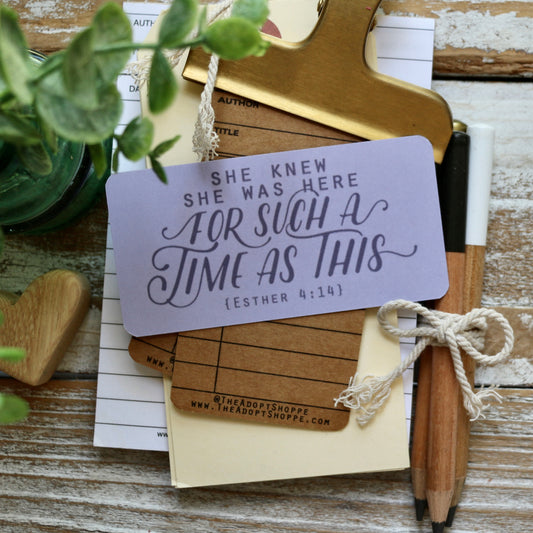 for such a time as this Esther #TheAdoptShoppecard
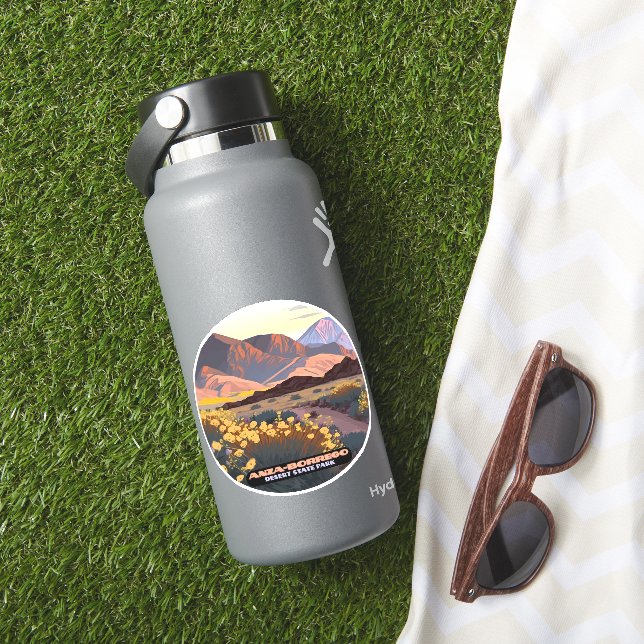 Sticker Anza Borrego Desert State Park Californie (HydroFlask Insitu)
^^^^^^^^
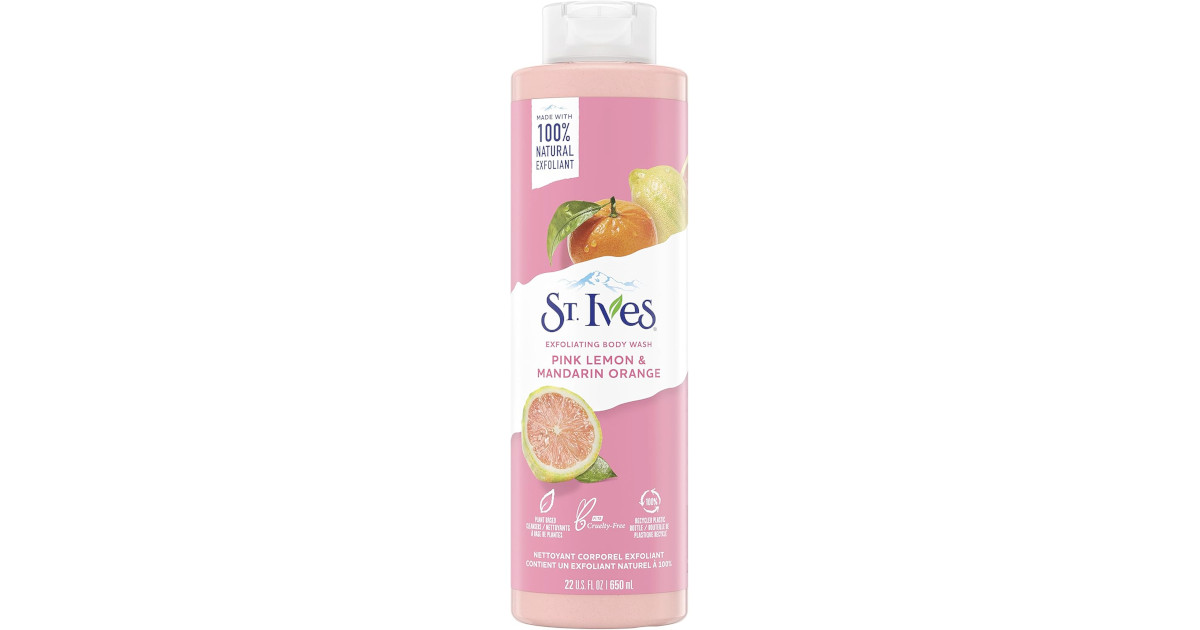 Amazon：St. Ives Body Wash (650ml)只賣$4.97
^^^^^^^^
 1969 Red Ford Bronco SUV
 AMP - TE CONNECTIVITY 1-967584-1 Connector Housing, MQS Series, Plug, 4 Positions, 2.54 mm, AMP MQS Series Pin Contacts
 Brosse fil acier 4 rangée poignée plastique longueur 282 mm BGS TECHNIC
^^^^^^^^
Activity => Once you reach the line with "1969 Red Ford Bronco SUV" in the data above, copy it and every line after it exactly, up to and including the line with "Brosse fil acier".

Completed task =>
 1969 Red Ford Bronco SUV
 AMP - TE CONNECTIVITY 1-967584-1 Connector Housing, MQS Series, Plug, 4 Positions, 2.54 mm, AMP MQS Series Pin Contacts
 Brosse fil acier 4 rangée poignée plastique longueur 282 mm BGS TECHNIC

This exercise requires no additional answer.